O Departamento Estadual de Trânsito (Detran) suspendeu temporariamente o contrato de serviço com a EIG Mercados, empresa prestadora de serviços que figura como pivô na Operação Bereré, deflagrada pelo Grupo de Atuação Especial e Combate ao Crime Organizado (Gaeco) em fevereiro. A suspensão foi assinada pelo interventor do Estado na autarquia, Augusto Cordeiro, e divulgado no Diário Oficial do Estado nesta sexta-feira (8).
No documento que decreta a suspensão, o interventor destacou que a empresa “vem adotando postura temerária, que concorre para o risco iminente de paralisação da eficiente prestação do serviço público, inclusive, impedindo a boa fluência da administração do interventor“.
Augusto ainda observou que a empresa apresenta uma movimentação financeira insuficiente, que poderia prejudicar a qualidade da prestação de serviço. Por isso, determinou a suspensão provisória do contrato como medida cautelar “até que se finalize o processo administrativo de intervenção relativo ao contrato de concessão n°. 001/2009, estabelecido pelo Decreto n°. 1.422/2018”.
A intervenção
O decreto foi despachado pelo governador Pedro Taques no dia 3 de abril, com prazo de 180 dias. Segundo o chefe do executivo, a medida foi tomada para assegurar a continuidade dos serviços prestados, além de permitir o acesso à dados da administração da autarquia. À época, Taques disse à imprensa que não havia motivos para não tomar tal medida, visto a proporção da situação.
“Não tínhamos como saber o que estava acontecendo”, pontuou o governador. “Mas, a partir da delação premiada, não tem mais jeito de continuar com a empresa”, justificou.

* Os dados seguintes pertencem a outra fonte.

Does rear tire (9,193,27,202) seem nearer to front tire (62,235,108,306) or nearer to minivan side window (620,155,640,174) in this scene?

Apesar disso, a Procuradoria já havia emitido o parecer contrário antes do decreto de Taques. No documento, a PGE apontou que “o relatório da CGE aprofunda-se mais nas falhas de fiscalização do Detran-MT, porém a falha de fiscalização não é uma justificativa razoável para aplicar qualquer penalidade ao particular".
O decreto assinado por Taques determinou também o repasse integral dos pagamentos pela prestação de serviços ao Governo do Estado, e não à EIG Mercados. O que não estaria acontecendo ainda hoje, passados mais de 40 dias.
A empresa EIG Mercados ainda emitiu notificação ao governo pedindo a anulação do decreto, o que foi ignorado pelo governador. Sobre o caso, Taques apenas reafirmou que seguia a recomendação da Corregedoria Geral do Estado (CGE) ao realizar a intervenção, e ainda destacou que a EIG Mercados teria descumprido o contrato por não ter mantido "condições de idoneidade".
Operação Bereré
Em fevereiro, o Gaeco deflagrou a operação contra desvio de dinheiro no Detran, delatado pelo irmão do ex-governador Silval Barbosa, Antônio Barbosa. Segundo ele, diversos políticos participavam do esquema de propina, como o ex-deputado Pedro Henry e o presidente da Assembleia Legislativa de Mato Grosso, Eduardo Botelho. Ao todo, teriam sido desviados cerca de R$30 milhões.